Share your dilemmas and get honest opinions from other Mumsnetters.

DH didn’t come home… again

483 replies

Roonil · 26/05/2024 14:14

Please help me make sense of what’s going on with DH. Will try keep it as brief as possible.

We have 2 DC - one is 4, one is 6 months.

I’ve forgiven him for a lot over the years (together 10 years), and since we had our eldest he’s gone AWOL on me a few times after nights out with his mates. Well, last night he did it again. I woke up with the baby in the early hours and he wasn’t home, so sent a message asking where he was. No reply. Up with baby again about an hour and a half later, again no reply. Tried to call with next wake up, didn’t pick up. By this point it was about 5.30am - everything would have been closed. He went out in the afternoon. If he’d have responded ‘in a bar/at friend’s house, be home later’ or just ANYTHING it would’ve been fine, but it was the ignoring that bothered me. He would’ve just not come home with zero contact if I hadn’t pushed it.

Next time I woke with baby (we’re both ill with Covid and she’s EBF, so I’ve done all night feeds for 6 months and am knackered/feeling shit) I sent a message saying I was locking the front door. Miraculously he responded straight away. Claimed he had been trying to get home for “hours” but his bank cards had been “blocked”. I told him how upset/angry I was and that he should have just messaged me, etc. etc., and he told me I was “locking him out of his home” and that “this is your decision, not mine” - as if I’m ending the relationship. Feels like he’s trying to push me to leave?

When I said again that I was upset and he needed to stop being so irresponsible at 36, he responded “cry me a fucking river.”

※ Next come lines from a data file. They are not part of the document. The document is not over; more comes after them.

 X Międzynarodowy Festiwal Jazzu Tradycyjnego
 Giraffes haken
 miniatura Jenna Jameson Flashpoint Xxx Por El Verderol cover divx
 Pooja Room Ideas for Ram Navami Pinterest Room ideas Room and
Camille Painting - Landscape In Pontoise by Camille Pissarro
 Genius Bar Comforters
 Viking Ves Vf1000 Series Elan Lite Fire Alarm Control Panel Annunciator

Even if his story is true, why not respond? If you were stuck, surely you’d be on your phone trying to sort a solution? But also, he could’ve gone home with friends who live in the same direction, or asked one of them to book him an Uber and pay them back. Also thinking if it’s true, he’s blown an awful lot of money… why else would his cards stop working other than the accounts being emptied?

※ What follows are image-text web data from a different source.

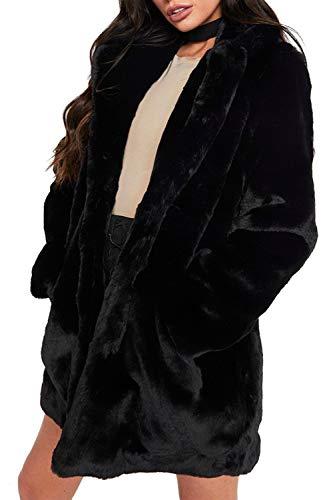 Zonsaoja Damen Kunstpelz Mantel Verdicken Pelzmantel Flaumig Warme Outwear Elegant Winter schwarz S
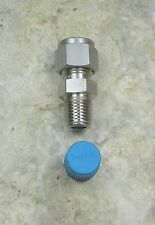"""Swagelok  3/8"""" X 1/4"""" Stainless Steel Fitting SS-600-1-4  Several Avail  New"""
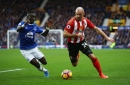 Midfielder Darron Gibson back in Republic of Ireland's plans after move to Sunderland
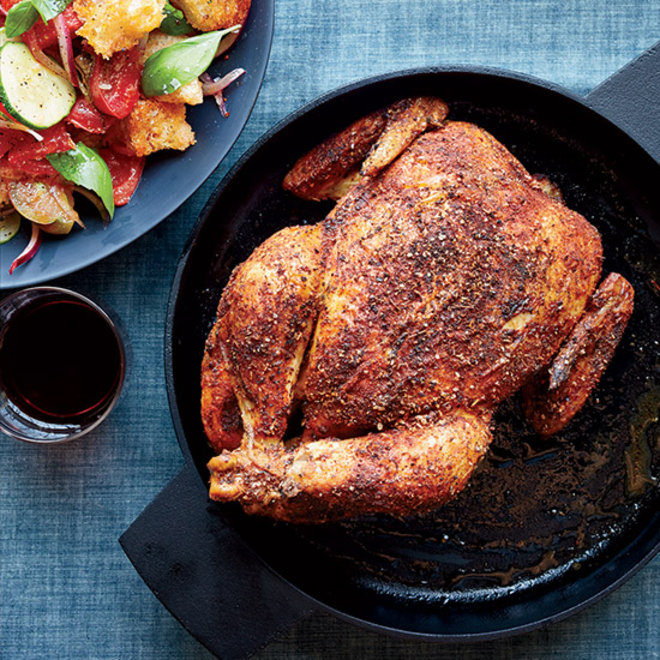 Food & Wine: Roast Chicken with Panzanella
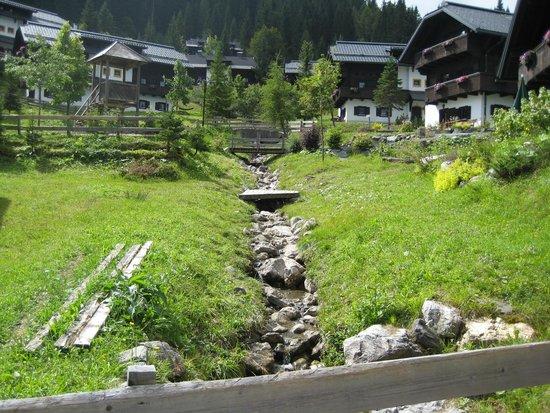 Alpenhotel Marcius: Appartements, die zum Hotel gehören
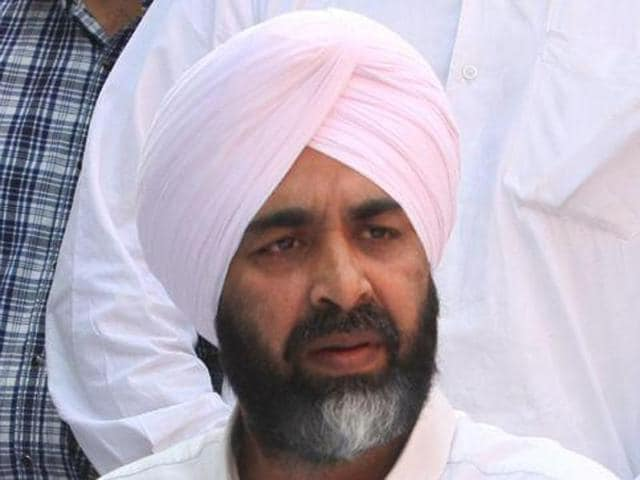 Manpreet said this scam should not be assessed only in the context of Rs 33-crore purchase of substandard pesticides by the state agriculture department but also in terms of losses running into thousands of crores and the loss of invaluable lives, with farmers committing suicide.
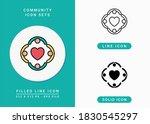 community icons set vector...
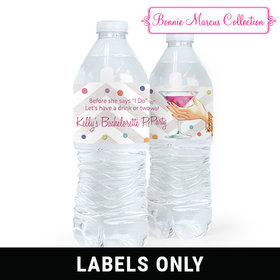 Personalized Bachelorette Party Here's to You Water Bottle Sticker Labels (5 Labels)
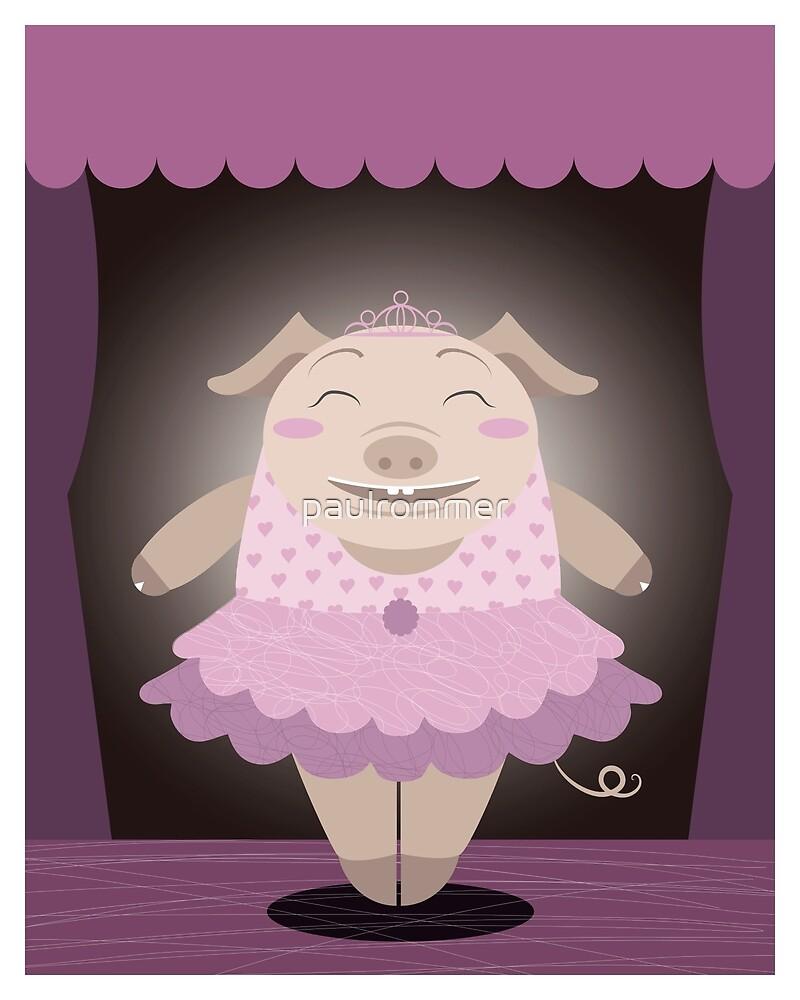 Dancing pig by paulrommer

He’s still not made an appearance. No idea where he is. Had to tell eldest DC that daddy wasn’t home this morning because he’s having a sleepover with his friend.

I spoke to a friend about it this morning, and they said it comes across like he just doesn’t care about being with me or being a family man. To me it’s the latest example of him choosing the single lifestyle over his family, and expecting me to just be there and not question him about anything, ever.

I feel like he’s gradually treating me worse and worse, but it’s heightened since I went on maternity leave, when I’m more vulnerable. But then I don’t know if he’s that calculating…

I wouldn’t mind as much if this was a one off, but he’s got form for irresponsible partying type behaviour and, like I said, has pulled disappearing acts before.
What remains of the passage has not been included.